そのなみだに、ふれさせて。
言われて、わたしはようやく、紫逢先輩の隣に座りなおした。
その拍子に先輩はちょっとだけ切なげに目を細めてわたしの頭を撫でると、手を握ってくれた。
「……まず。
俺とほづみは、恋人以前に又従姉妹なんだよ」
「またいとこ……?」
「俺の祖母と、ほづみの祖父が兄妹だ。
正式な順序で家を継ぐのはほづみの方。俺の祖母は結婚して名字が変わってる。さらに生まれた娘である俺の母親も結婚して名字は瀬戸内になった」
「……、なる、ほど?」
図でもあればわかりやすいのかもしれないけど、口頭で言われたらわけがわからなくなる。

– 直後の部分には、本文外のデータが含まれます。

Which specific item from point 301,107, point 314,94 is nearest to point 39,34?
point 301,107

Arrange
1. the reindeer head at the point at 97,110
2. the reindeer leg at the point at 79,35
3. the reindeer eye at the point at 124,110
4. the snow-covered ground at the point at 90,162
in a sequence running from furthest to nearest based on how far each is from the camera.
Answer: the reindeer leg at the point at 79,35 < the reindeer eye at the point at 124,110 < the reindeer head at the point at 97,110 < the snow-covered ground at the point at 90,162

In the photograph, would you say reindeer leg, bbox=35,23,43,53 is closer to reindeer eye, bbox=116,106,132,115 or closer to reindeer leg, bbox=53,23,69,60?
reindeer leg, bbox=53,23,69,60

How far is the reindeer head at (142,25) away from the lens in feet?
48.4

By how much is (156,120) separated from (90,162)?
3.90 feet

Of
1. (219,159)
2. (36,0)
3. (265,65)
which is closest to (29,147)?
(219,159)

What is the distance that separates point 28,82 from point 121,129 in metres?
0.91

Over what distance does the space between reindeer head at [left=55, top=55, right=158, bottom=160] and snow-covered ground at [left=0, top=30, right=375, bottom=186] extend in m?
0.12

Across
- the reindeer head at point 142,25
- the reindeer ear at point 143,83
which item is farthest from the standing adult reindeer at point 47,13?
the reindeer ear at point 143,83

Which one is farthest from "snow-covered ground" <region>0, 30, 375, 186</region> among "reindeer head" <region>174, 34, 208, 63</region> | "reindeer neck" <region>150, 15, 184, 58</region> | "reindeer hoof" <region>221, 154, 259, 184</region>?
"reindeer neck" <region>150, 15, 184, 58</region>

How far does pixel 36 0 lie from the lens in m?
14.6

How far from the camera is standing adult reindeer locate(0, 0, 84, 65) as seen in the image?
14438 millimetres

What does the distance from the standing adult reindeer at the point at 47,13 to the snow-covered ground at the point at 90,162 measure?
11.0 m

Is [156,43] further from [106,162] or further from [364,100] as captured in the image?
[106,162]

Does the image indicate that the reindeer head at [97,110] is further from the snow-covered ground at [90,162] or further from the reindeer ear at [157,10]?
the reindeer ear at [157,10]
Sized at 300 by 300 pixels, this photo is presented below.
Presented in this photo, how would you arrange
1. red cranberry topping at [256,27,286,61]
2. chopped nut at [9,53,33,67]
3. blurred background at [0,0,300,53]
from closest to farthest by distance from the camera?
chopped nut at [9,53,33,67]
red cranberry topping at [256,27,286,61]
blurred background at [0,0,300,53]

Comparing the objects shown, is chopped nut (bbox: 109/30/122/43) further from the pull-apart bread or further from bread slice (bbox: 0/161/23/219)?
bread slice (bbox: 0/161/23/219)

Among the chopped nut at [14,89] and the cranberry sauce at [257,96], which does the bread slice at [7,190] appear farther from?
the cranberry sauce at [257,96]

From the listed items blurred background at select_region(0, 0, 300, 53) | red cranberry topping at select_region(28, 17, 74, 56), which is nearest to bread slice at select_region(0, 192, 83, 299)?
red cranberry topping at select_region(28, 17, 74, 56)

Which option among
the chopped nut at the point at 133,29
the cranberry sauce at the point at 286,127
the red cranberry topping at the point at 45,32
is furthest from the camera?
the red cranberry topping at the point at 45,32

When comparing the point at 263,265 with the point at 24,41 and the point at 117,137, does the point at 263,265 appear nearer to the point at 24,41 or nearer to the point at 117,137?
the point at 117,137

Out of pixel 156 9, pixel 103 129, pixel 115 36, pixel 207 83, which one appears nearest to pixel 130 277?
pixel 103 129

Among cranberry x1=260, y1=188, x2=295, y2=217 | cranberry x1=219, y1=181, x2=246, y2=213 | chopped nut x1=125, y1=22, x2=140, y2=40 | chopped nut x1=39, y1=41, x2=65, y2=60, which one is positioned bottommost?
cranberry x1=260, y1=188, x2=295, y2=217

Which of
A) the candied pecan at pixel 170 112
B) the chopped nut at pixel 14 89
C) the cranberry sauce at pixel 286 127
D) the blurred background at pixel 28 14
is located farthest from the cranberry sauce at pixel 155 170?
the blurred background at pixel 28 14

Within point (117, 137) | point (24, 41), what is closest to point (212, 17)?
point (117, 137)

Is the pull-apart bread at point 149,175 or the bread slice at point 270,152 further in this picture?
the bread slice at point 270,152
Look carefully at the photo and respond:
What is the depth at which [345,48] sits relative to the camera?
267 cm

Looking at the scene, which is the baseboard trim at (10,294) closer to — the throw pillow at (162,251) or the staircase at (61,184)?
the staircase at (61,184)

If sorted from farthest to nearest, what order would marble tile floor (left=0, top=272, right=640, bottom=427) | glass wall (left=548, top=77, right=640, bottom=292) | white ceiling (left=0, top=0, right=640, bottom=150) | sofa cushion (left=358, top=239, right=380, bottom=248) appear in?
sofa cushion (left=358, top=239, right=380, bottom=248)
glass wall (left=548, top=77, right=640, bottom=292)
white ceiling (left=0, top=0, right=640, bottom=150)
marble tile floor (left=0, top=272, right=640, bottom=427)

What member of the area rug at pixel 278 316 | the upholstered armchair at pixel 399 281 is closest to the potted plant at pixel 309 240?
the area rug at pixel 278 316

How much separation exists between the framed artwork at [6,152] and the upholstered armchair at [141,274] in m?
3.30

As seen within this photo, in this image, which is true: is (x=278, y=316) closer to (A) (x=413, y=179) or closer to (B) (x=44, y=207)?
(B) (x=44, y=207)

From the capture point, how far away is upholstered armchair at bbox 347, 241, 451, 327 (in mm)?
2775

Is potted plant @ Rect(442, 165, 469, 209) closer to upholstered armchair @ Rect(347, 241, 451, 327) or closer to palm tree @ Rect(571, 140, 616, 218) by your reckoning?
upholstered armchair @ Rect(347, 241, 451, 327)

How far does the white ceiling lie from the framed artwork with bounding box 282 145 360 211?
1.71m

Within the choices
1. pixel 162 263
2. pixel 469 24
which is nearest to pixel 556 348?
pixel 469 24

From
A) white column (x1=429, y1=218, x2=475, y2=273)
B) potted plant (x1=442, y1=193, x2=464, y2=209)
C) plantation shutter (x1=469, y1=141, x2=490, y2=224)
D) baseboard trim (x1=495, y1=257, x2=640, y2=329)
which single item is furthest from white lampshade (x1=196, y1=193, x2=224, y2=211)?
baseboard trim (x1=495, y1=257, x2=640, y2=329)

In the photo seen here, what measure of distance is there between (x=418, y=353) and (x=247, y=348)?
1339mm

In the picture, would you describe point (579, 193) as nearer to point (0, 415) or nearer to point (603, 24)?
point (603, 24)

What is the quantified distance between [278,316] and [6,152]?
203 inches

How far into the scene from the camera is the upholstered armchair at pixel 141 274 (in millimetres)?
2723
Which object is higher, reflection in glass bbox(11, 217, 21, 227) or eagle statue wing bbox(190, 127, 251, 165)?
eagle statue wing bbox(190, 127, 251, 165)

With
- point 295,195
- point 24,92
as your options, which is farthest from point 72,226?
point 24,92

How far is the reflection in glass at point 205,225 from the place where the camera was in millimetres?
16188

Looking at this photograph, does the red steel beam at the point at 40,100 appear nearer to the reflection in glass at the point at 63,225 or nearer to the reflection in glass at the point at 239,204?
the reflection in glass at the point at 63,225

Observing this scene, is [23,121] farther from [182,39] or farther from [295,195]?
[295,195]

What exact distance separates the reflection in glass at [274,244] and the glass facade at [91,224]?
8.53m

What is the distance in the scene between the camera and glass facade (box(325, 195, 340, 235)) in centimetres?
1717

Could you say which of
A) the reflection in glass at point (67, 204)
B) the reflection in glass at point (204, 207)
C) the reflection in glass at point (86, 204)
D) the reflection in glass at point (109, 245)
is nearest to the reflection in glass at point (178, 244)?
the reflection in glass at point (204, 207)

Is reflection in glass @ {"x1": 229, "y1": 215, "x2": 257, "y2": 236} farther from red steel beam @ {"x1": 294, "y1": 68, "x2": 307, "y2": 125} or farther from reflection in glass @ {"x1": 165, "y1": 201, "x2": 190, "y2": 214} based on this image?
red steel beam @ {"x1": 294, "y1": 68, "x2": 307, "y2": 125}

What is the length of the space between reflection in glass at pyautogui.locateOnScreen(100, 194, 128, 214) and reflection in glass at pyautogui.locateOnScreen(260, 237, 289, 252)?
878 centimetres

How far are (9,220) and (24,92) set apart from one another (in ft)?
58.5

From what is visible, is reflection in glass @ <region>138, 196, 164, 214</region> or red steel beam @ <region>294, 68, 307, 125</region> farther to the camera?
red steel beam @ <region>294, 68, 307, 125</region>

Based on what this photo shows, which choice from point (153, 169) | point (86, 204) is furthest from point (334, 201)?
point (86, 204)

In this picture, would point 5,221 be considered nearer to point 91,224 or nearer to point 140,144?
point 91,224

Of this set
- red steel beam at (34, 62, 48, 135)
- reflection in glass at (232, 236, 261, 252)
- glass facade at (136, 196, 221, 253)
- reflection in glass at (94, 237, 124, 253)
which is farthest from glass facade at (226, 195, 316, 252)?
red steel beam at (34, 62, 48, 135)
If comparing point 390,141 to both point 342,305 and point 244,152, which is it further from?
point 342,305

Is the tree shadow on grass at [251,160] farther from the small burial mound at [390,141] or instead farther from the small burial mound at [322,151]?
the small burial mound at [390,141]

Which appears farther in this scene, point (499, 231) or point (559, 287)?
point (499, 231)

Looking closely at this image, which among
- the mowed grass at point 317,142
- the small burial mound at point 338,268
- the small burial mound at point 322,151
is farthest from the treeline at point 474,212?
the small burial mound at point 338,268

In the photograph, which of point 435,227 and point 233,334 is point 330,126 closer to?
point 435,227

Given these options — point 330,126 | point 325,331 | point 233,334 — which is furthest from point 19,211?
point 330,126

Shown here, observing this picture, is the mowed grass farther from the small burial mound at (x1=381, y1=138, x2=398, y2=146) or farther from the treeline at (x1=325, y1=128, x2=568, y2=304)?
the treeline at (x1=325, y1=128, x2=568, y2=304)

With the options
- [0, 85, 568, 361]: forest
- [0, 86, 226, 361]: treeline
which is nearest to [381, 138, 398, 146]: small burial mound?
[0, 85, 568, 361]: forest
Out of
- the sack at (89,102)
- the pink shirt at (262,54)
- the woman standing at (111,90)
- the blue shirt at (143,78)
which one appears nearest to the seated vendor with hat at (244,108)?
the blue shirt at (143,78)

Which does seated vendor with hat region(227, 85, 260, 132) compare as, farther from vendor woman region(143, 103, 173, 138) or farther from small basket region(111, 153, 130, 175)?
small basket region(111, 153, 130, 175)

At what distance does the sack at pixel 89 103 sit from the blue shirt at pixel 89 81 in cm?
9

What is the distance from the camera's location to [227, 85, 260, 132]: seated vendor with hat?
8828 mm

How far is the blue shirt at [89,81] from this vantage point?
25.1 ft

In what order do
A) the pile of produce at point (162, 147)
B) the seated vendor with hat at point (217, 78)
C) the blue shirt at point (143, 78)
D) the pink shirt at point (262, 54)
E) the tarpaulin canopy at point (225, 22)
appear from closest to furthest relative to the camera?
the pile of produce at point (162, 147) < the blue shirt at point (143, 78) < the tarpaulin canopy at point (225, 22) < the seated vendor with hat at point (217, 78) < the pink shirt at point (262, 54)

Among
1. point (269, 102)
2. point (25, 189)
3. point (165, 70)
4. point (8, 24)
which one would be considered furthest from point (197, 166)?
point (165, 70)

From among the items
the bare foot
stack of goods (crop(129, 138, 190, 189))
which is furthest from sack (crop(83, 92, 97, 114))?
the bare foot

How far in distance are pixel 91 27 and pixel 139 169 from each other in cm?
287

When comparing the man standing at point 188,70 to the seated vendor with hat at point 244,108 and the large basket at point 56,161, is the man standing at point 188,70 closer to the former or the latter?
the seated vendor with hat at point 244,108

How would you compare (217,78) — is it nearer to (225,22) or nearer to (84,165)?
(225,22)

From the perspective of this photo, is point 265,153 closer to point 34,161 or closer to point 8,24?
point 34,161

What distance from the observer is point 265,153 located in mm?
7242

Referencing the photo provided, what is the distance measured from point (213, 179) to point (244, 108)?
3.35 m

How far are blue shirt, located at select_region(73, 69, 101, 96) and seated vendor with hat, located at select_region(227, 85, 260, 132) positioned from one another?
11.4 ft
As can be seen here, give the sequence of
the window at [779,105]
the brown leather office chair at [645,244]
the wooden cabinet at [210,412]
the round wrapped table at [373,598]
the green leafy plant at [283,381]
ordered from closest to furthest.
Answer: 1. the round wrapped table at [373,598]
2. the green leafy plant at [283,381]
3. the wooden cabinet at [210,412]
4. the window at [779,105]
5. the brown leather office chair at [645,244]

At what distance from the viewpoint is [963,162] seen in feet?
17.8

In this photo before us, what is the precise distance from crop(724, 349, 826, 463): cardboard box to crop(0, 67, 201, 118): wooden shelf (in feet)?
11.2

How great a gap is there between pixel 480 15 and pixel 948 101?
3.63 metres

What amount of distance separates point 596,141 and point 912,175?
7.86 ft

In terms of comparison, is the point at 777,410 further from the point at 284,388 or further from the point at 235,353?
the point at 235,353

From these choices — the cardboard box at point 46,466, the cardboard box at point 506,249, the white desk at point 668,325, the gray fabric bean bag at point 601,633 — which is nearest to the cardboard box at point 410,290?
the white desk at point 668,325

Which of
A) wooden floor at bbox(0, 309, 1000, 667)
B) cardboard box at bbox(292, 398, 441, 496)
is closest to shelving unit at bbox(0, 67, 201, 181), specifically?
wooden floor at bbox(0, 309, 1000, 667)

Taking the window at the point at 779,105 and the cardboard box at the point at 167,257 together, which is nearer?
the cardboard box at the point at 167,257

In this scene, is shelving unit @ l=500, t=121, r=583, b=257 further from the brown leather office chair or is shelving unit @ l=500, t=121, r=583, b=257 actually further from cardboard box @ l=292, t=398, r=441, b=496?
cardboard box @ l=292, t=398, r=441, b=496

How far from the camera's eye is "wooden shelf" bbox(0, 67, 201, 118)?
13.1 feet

でも、祖母と祖父が兄妹で、ひとまず親戚だっていうのはわかった。
そして簡単に言うと、ほづみちゃんと会長は「またいとこ」になる。
つまり親同士が、いとこなわけで。
「いま現在、極道としての御陵の仕事を引き継いでいるのはほづみの父親だ。
そのままの筋で継いでいくのだとしたら、後継者はほづみしかいない。一人っ子だからな。……ただ、御陵は女の跡継ぎを、あまり良しとしていない」
「………」
「継がせるのだとしたら、ほづみがいい。
でもそこから男を婿養子にして迎え入れるのなら、名前は離れているが跡継ぎの権利を持つ俺と結婚した方が、話が早い」
それって……
この間、莉央ちゃんが言ってた話、だよね……?
「俺はその話を一度呑んだ。
……ほづみの答えは言うまでもないな」
会長のことを、好きなほづみちゃん。
その相手と結婚できるのなら、たとえ家のことが絡んだ結婚だとしても、よかったはずだ。
それに会長は一度それを呑んだらしい。
だったら、何も問題はないはずなのに。